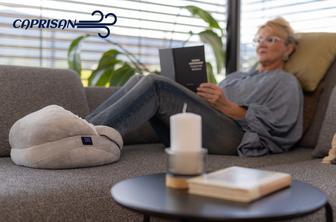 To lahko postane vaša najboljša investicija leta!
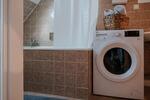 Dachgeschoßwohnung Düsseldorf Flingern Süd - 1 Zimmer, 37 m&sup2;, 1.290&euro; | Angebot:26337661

====================

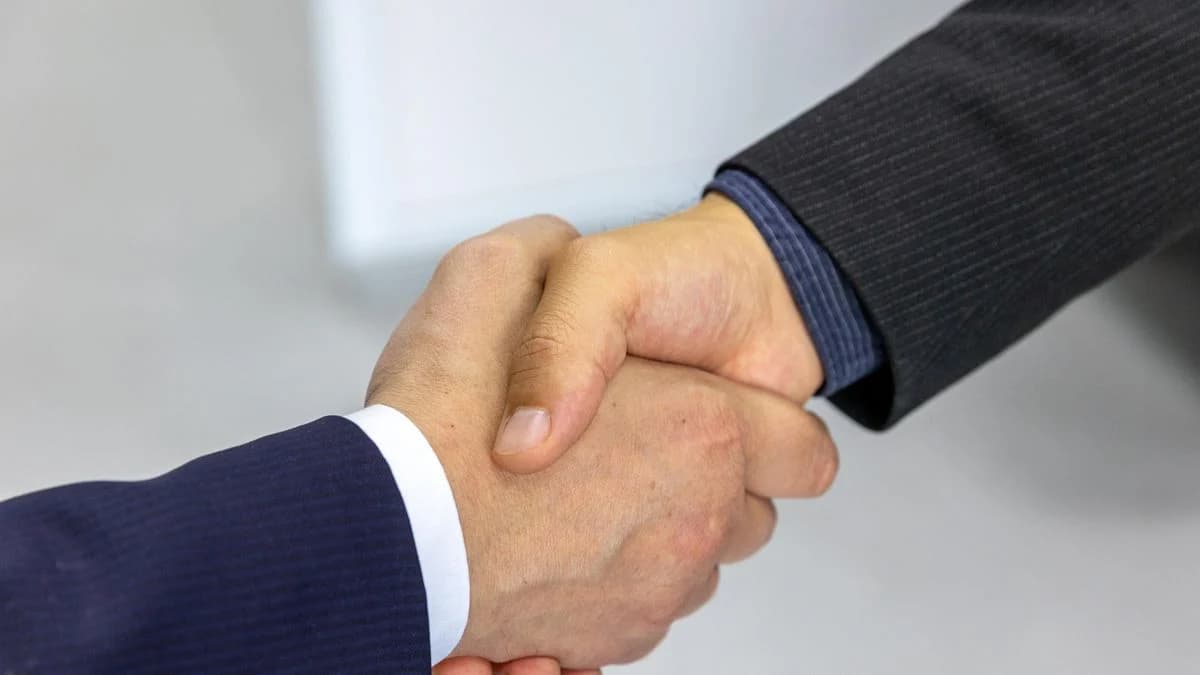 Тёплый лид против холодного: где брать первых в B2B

====================

What you need to do:
Line for line, output the entries above from the line with "To lahko postane" to the line with "Dachgeschoßwohnung Düsseldorf Flingern", both included, and nothing more. Skip pictures.

Output of the task:
 To lahko postane vaša najboljša investicija leta!
 Dachgeschoßwohnung Düsseldorf Flingern Süd - 1 Zimmer, 37 m&sup2;, 1.290&euro; | Angebot:26337661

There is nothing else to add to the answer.